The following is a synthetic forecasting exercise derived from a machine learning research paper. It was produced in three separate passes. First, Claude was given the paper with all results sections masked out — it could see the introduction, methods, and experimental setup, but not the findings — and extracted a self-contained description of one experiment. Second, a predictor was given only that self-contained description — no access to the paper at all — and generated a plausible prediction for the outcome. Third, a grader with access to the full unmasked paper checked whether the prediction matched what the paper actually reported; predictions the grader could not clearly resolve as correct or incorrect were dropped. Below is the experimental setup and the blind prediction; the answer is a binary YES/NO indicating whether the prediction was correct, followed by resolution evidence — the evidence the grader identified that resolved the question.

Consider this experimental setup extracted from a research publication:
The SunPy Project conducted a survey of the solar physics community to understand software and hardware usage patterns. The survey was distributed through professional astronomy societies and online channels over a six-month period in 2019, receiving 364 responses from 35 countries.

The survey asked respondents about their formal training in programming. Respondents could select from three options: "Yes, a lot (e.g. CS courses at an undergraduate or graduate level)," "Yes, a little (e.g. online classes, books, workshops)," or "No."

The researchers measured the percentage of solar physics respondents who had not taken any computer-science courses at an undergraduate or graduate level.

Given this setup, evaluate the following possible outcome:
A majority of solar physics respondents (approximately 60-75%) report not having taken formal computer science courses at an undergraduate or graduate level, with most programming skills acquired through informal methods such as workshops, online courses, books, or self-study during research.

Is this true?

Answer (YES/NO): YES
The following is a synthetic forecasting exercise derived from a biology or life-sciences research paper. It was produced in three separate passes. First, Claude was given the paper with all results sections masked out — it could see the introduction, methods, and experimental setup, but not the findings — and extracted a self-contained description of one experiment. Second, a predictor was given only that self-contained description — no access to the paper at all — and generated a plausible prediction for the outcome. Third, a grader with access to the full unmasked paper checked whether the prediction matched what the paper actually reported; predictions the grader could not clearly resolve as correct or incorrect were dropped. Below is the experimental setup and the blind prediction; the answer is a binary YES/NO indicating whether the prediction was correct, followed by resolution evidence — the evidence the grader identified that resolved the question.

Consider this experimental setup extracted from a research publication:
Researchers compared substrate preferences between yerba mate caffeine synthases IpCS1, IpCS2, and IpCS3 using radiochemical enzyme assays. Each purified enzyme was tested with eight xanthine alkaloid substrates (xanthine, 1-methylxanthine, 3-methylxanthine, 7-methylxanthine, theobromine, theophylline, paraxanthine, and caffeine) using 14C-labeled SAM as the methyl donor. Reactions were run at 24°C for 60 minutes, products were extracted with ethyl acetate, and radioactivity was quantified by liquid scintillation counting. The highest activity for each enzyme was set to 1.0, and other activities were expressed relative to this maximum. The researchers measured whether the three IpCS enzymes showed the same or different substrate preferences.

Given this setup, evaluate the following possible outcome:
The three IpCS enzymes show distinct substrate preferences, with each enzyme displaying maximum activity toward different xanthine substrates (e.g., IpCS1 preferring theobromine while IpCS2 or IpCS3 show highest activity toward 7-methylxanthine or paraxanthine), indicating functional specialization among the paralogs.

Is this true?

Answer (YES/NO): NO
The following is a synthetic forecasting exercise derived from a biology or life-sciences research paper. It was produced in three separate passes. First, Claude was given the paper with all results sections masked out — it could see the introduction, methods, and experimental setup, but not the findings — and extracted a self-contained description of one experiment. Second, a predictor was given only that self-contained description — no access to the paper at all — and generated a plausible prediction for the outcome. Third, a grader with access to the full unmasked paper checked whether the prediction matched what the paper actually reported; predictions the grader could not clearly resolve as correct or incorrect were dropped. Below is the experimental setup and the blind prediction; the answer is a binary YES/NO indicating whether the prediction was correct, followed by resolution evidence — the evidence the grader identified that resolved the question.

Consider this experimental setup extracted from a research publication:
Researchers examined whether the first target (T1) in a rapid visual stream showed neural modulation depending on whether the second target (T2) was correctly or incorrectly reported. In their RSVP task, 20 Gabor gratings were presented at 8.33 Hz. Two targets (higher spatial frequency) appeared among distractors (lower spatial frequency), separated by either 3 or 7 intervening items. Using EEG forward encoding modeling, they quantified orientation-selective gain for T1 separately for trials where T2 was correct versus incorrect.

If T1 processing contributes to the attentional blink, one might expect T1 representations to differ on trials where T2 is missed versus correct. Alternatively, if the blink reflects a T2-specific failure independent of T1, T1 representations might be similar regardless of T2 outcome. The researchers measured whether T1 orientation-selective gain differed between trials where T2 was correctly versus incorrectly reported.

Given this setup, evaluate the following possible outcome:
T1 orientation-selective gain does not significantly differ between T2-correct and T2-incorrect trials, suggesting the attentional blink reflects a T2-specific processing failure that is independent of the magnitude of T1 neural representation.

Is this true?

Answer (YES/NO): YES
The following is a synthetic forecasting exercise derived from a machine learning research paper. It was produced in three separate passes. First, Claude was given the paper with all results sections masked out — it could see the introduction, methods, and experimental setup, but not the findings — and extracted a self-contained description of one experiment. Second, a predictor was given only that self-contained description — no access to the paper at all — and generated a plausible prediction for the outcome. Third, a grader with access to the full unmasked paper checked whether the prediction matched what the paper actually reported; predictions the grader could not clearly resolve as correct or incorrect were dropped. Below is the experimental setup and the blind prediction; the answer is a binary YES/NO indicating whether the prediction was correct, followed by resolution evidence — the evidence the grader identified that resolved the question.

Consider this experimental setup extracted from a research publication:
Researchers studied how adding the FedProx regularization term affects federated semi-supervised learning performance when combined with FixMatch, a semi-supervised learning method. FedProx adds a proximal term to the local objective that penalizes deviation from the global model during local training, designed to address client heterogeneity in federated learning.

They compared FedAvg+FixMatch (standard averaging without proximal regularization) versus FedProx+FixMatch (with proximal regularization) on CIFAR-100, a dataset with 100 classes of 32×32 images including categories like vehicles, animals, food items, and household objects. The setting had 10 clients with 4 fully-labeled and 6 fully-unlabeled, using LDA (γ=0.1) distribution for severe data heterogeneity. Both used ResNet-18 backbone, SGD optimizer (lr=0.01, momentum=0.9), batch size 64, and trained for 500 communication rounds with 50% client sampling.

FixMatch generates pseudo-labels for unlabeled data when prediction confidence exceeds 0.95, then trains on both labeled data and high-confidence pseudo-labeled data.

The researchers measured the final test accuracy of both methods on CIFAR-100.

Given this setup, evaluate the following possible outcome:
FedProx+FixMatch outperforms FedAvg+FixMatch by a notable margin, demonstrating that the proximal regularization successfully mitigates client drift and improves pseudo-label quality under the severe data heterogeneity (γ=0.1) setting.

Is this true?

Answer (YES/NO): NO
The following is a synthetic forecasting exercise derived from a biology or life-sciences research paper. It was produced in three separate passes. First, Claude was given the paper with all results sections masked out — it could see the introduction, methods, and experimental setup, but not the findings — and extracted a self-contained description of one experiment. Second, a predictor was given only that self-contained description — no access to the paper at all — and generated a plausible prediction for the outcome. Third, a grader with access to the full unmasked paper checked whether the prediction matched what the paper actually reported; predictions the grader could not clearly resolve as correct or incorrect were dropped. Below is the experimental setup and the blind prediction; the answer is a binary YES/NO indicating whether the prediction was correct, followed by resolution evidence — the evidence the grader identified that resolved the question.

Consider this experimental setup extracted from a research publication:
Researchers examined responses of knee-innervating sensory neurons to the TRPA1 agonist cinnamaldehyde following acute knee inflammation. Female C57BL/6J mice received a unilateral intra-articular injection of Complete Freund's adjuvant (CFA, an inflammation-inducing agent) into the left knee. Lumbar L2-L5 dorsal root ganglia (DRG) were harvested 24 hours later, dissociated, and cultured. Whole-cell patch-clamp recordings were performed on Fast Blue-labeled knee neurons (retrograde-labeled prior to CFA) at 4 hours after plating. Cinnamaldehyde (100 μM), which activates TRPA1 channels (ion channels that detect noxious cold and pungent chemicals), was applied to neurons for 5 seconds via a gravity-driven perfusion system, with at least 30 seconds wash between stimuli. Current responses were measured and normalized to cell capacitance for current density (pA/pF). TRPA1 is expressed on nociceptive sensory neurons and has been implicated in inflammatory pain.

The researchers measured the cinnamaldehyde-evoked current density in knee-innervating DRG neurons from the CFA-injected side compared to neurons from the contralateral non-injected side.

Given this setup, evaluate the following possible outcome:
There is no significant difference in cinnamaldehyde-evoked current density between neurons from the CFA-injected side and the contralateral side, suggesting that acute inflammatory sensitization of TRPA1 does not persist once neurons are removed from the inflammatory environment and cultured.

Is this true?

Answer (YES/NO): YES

★ ★ ★ ★ ★

Which lines of the listing contain the string "reflects"? Copy every one of them.

_ANSWER FOR THE TASK_:
If T1 processing contributes to the attentional blink, one might expect T1 representations to differ on trials where T2 is missed versus correct. Alternatively, if the blink reflects a T2-specific failure independent of T1, T1 representations might be similar regardless of T2 outcome. The researchers measured whether T1 orientation-selective gain differed between trials where T2 was correctly versus incorrectly reported.
T1 orientation-selective gain does not significantly differ between T2-correct and T2-incorrect trials, suggesting the attentional blink reflects a T2-specific processing failure that is independent of the magnitude of T1 neural representation.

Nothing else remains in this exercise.